» What to produce: Repeat the items below word for word, from the line containing "How much of" through the end of the items, both included.

» Dataset records:
********

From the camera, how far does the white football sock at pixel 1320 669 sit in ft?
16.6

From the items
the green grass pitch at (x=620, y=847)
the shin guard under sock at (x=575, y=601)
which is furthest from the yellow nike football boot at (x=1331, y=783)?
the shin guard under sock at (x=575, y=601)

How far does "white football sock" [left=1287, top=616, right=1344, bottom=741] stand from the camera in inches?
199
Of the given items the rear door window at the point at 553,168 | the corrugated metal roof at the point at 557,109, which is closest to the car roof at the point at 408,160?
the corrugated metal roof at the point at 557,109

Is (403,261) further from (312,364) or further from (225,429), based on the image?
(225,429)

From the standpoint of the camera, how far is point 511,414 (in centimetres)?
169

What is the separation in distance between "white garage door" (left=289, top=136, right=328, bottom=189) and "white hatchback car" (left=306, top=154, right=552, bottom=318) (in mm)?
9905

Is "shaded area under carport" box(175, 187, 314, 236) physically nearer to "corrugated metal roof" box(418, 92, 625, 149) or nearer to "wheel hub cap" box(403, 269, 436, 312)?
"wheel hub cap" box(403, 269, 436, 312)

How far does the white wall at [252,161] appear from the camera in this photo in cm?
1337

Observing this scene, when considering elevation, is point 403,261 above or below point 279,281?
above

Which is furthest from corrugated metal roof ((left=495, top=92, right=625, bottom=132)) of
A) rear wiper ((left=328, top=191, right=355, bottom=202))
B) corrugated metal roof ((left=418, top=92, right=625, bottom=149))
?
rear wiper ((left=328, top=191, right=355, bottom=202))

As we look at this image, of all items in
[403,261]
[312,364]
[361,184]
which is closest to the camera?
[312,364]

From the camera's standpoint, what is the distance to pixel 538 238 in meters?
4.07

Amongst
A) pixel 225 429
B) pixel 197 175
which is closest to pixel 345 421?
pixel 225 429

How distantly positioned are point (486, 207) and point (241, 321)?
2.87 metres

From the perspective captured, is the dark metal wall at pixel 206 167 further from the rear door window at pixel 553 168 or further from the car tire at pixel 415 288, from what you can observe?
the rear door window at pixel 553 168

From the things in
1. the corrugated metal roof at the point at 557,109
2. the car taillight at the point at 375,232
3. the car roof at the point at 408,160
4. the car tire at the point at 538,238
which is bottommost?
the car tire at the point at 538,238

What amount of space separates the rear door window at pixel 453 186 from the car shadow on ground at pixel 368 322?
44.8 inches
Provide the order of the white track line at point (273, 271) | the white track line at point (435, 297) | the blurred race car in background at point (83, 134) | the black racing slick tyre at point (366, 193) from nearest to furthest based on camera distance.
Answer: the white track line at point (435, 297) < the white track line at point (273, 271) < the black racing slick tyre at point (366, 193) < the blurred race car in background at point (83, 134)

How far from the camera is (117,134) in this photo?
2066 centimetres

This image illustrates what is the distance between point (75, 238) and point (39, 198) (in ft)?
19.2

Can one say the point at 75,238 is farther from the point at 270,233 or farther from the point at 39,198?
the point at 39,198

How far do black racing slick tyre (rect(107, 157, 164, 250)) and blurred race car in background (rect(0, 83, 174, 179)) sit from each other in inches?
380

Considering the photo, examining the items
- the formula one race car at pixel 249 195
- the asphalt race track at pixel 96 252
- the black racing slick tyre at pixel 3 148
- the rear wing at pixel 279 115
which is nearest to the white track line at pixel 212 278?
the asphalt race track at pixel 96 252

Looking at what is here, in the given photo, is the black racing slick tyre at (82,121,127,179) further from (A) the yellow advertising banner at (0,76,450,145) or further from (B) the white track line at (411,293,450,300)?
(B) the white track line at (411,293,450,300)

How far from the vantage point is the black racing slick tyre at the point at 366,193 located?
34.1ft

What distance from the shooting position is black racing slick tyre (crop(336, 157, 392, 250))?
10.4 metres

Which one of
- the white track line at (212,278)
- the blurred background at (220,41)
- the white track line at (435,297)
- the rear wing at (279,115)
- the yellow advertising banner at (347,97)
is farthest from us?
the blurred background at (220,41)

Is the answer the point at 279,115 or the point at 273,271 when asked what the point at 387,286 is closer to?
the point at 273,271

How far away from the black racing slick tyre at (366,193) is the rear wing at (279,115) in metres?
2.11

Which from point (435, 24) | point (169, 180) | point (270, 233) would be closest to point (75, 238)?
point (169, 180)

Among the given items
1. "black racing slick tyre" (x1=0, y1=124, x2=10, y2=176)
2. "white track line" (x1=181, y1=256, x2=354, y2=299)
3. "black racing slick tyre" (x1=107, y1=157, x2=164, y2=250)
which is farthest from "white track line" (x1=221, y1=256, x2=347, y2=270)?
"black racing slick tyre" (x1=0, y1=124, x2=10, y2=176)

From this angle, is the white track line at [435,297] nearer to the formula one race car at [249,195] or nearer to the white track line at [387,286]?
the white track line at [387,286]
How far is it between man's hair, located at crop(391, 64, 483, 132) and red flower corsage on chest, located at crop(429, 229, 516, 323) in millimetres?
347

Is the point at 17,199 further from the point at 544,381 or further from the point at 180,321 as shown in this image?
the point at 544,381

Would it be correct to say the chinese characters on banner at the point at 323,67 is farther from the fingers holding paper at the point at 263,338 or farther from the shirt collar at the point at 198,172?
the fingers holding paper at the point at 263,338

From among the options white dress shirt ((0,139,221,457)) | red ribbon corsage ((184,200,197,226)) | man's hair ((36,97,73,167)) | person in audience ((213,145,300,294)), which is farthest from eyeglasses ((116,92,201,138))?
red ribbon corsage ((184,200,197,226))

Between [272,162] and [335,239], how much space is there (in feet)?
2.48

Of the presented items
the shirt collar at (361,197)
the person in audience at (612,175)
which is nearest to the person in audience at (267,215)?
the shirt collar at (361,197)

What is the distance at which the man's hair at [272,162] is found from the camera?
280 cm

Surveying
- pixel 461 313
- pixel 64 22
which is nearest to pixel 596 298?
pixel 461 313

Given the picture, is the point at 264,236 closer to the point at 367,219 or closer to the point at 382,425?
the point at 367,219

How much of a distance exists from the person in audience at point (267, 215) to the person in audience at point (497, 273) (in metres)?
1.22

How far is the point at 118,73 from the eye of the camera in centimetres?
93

********

» The answer:
How much of a distance exists from the person in audience at point (267, 215) to the person in audience at point (497, 273) (in metres)?
1.22

How far is the point at 118,73 from the eye of the camera in centimetres?
93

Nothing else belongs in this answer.